Alternatively, I used the basic POSIX thread, that can be run using any c compiler and saw almost entire CPU used upwhen nos of thread= no of cores= 4 (MacBook Pro, 2.3 GHz Intel Core i5). Here is the programme -
或者,我使用了基本的 POSIX 线程,该线程可以使用任何 c 编译器运行,并且看到当nos of thread= no of cores= 4(MacBook Pro,2.3 GHz Intel Core i5)时几乎整个 CPU 都用完了。这是程序 -
#include <pthread.h>
#include <stdio.h>
#include <stdlib.h>
#include <math.h>
#define NUM_THREADS 10
#define THREAD_LOAD 100000
using namespace std;
struct prime_range {
int min;
int max;
int total;
};
void* findPrime(void *threadarg)
{
int i, primes = 0;
struct prime_range *this_range;
this_range = (struct prime_range *) threadarg;
int minLimit = this_range -> min ;
int maxLimit = this_range -> max ;
int flag = false;
while (minLimit <= maxLimit) {
i = 2;
int lim = ceil(sqrt(minLimit));
while (i <= lim) {
if (minLimit % i == 0){
flag = true;
break;
}
i++;
}
if (!flag){
primes++;
}
flag = false;
minLimit++;
}
this_range ->total = primes;
pthread_exit(NULL);
}
int main (int argc, char *argv[])
{
struct timespec start, finish;
double elapsed;
clock_gettime(CLOCK_MONOTONIC, &start);
pthread_t threads[NUM_THREADS];
struct prime_range pr[NUM_THREADS];
int rc;
pthread_attr_t attr;
void *status;
pthread_attr_init(&attr);
pthread_attr_setdetachstate(&attr, PTHREAD_CREATE_JOINABLE);
for(int t=1; t<= NUM_THREADS; t++){
pr[t].min = (t-1) * THREAD_LOAD + 1;
pr[t].max = t*THREAD_LOAD;
rc = pthread_create(&threads[t], NULL, findPrime,(void *)&pr[t]);
if (rc){
printf("ERROR; return code from pthread_create() is %d\n", rc);
exit(-1);
}
}
int totalPrimesFound = 0;
// free attribute and wait for the other threads
pthread_attr_destroy(&attr);
for(int t=1; t<= NUM_THREADS; t++){
rc = pthread_join(threads[t], &status);
if (rc) {
printf("Error:unable to join, %d" ,rc);
exit(-1);
}
totalPrimesFound += pr[t].total;
}
clock_gettime(CLOCK_MONOTONIC, &finish);
elapsed = (finish.tv_sec - start.tv_sec);
elapsed += (finish.tv_nsec - start.tv_nsec) / 1000000000.0;
printf("This machine calculated all %d prime numbers under %d in %lf seconds\n",totalPrimesFound, NUM_THREADS*THREAD_LOAD, elapsed);
pthread_exit(NULL);
}
Notice how the entire CPU is used up -
注意整个 CPU 是如何用完的 -
P.S. - If you increase no of threads then actual CPU usage go down (Try making no of threads = 20 .) as the system uses more time in context switching than actual computing.
PS - 如果增加线程数,则实际 CPU 使用率会下降(尝试使线程数为 20 。
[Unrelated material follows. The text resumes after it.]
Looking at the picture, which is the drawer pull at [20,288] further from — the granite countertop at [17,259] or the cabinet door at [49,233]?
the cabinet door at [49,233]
)因为系统在上下文切换中使用的时间比实际计算时间多。
By the way, my machine is not as beefy as @mystical (Accepted answer). But my version with basic POSIX threading works way faster than OMP one. Here is the result -
顺便说一句,我的机器不如@mystical(接受的答案)那么强大。但是我的带有基本 POSIX 线程的版本比 OMP 版本快得多。这是结果——
P.S. Increase threadload to 2.5 million to see CPU usage , as it completes in less than a second.
PS 将线程负载增加到 250 万以查看 CPU 使用率,因为它会在不到一秒的时间内完成。
回答by Nima Mohammadi
Simply try to Zip and Unzip a big file , nothing as a heavy I/o operations can use cpu.
只需尝试 Zip 和 Unzip 大文件,没有任何东西可以使用 CPU 进行繁重的 I/O 操作。